The full commission will consider the proposal at its September 29 meeting. If adopted, the rules will shorten the existing 25-year guideline for de-orbiting satellites after they’re no longer functioning.
Rosenworcel announced her plan at the National Space Council meeting, chaired by Vice President Kamala Harris, in Houston, Texas, on Friday.
“Since 1957 humanity has put thousands of satellites into the sky, often with the understanding that they were cheaper to abandon than take out of orbit. These satellites can stay in orbit for decades, careening around our increasingly crowded skies as space junk and raising the risk of collisions that can ruin satellites we count on,” Rosenworcel said in a statement.
But there’s no reason to continue with the old practice of waiting 25 years before deorbiting spacecraft, she said. The space economy is moving fast and for it to continue to grow, “we need to do more to clean up after ourselves so space innovation can continue to expand,” she said.
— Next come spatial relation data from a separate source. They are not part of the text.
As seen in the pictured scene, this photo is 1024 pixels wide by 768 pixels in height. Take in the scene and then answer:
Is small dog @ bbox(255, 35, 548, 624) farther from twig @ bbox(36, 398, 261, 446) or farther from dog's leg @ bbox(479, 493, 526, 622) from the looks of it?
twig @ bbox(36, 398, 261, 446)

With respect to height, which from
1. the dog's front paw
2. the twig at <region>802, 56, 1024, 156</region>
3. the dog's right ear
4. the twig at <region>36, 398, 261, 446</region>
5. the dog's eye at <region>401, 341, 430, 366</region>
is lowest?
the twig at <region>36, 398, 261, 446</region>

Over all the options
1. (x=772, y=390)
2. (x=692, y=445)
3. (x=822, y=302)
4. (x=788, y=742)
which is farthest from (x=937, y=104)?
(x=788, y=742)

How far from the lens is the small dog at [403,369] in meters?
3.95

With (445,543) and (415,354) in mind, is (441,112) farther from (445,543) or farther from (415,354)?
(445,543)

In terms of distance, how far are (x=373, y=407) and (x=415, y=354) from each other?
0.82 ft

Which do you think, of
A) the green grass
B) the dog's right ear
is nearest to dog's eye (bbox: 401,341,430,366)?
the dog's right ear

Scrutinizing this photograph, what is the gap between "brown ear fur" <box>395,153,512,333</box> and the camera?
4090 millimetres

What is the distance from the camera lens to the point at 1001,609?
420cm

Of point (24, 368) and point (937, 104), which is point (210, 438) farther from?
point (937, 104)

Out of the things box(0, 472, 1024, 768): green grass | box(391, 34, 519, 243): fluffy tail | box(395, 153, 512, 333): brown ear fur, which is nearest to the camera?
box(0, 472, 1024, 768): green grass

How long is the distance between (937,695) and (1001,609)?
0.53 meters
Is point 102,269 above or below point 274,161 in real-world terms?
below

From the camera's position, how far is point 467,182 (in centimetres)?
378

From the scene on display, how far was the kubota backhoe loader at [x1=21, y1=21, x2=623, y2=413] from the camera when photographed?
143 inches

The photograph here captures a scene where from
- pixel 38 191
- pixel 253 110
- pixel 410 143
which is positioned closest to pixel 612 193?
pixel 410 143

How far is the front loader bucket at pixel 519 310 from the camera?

The proposed Report and Order circulated to the FCC commissioners last week would require satellites ending their mission in or passing through the low-Earth orbit region below 2,000 kilometers altitude to deorbit as soon as practicable but no later than five years after their mission is complete, according to the FCC.
The FCC also said it’s updating its regulatory frameworks and adding more engineers and policy experts to speed up its commercial satellite licensing processes. In addition, it’s making more spectrum available for the nation’s space ambitions, including identifying spectrum for the first time to support commercial launches and proposing new spectrum sharing rules to increase competition.